Personne ne fut convaincu. Qui plus est, être ami avec un bandit, même si elle ne l’était peut-être pas encore à cette époque, n’avait rien de rassurant pour le reste de ses fréquentations. Letico allait lui faire un commentaire acerbe quand un bruit attira notre attention derrière le chariot.

  • A– Attendez ! implora une voix.

C’était la marchande, qui nous courait après, son lourd bagage retentissant bruyamment dans son dos. Après seulement quelques mètres, elle commençait déjà à s’épuiser, mais parvint tout de même à nous rattraper. Letico l’aida bien volontiers à monter avec nous, Clem n’eut même pas à ralentir.

  • Ouf… Par mes moustaches, c’était moins une ! Eh, je ne vous remercie pas ! Vous alliez me laisser là ! Et négocier quoi, le rachat de mon chariot ?! Ça aurait été bien, j’ai tout perdu maintenant !
  • J’ai fait diversion ! protestai-je. Ça vous a permis de vous enfuir.
  • Oui, oui, merci au barde ! Lui au moins, il a fait quelque chose d’utile.

Je me surpris moi-même à réagir ainsi, mais reconnus que la gratitude était appréciable.

  • Eh, on t’a laissée monter dans notre chariot, s’indigna à son tour Jéricho. Et tu t’en es sortie, c’est déjà pas mal.
  • Oui, mais j’ai perdu la moitié de ma marchandise… Bon, qu’importe, vous avez raison : je suis en vie ! Merci à vous.

La jeune femme était une elurane, une race de félins provenant des terres à l’ouest d’Humblewood, mais qui n’en était pas rare pour autant. Elle posa son lourd paquetage en bois sur le chariot et fit une rapide toilette de sa fourrure couleur fauve.

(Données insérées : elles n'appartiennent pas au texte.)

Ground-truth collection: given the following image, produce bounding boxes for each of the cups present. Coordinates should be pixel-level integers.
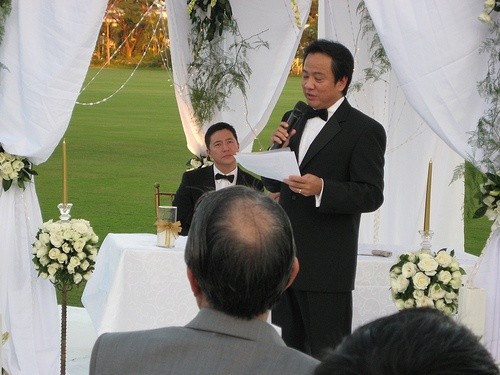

  • Je m’appelle Eliza, se présenta-t-elle enfin. Je suis venue établir boutique à Alderheart, dans l’échoppe de ma défunte sœur. J’ai l’intention de faire un arrêt à Winnowing Reach pour échanger quelques marchandises avant de poursuivre. Qu’est-ce que vous en dites ? Vous voulez bien m’escorter jusque-là ?
  • Qu’est-ce qu’on y gagne ? demanda sans hésitation Jéricho, récoltant un féroce coup de coude de Letico. Aïe ! Quoi ?!
  • Nous allons nous aussi à la capitale, expliqua le strig sans détailler. Nous sommes pressés, mais un rapide arrêt ne devrait pas nous faire de mal.
  • Ça nous permettra peut-être de récolter plus d’informations sur les Plaines, s’enthousiasma Paul.

Il sembla que l’affaire était entendue, Eliza serait du voyage jusqu’à la capitale. Devant la mine déconfite de Jéricho, la marchande fit une proposition :

  • Assurez ma protection, et je vous ferai don de matériel à chaque étape. A Winnowing Reach, puis à Alderheart quand nous y serons. Si tout se passe bien – et seulement si ! – vous aurez également une réduction permanente à ma boutique. Alors ?
  • Ça me paraît bien plus raisonnable, acquiesça Jéricho.

Letico roula des yeux, ce qui était immanquable vu leur taille.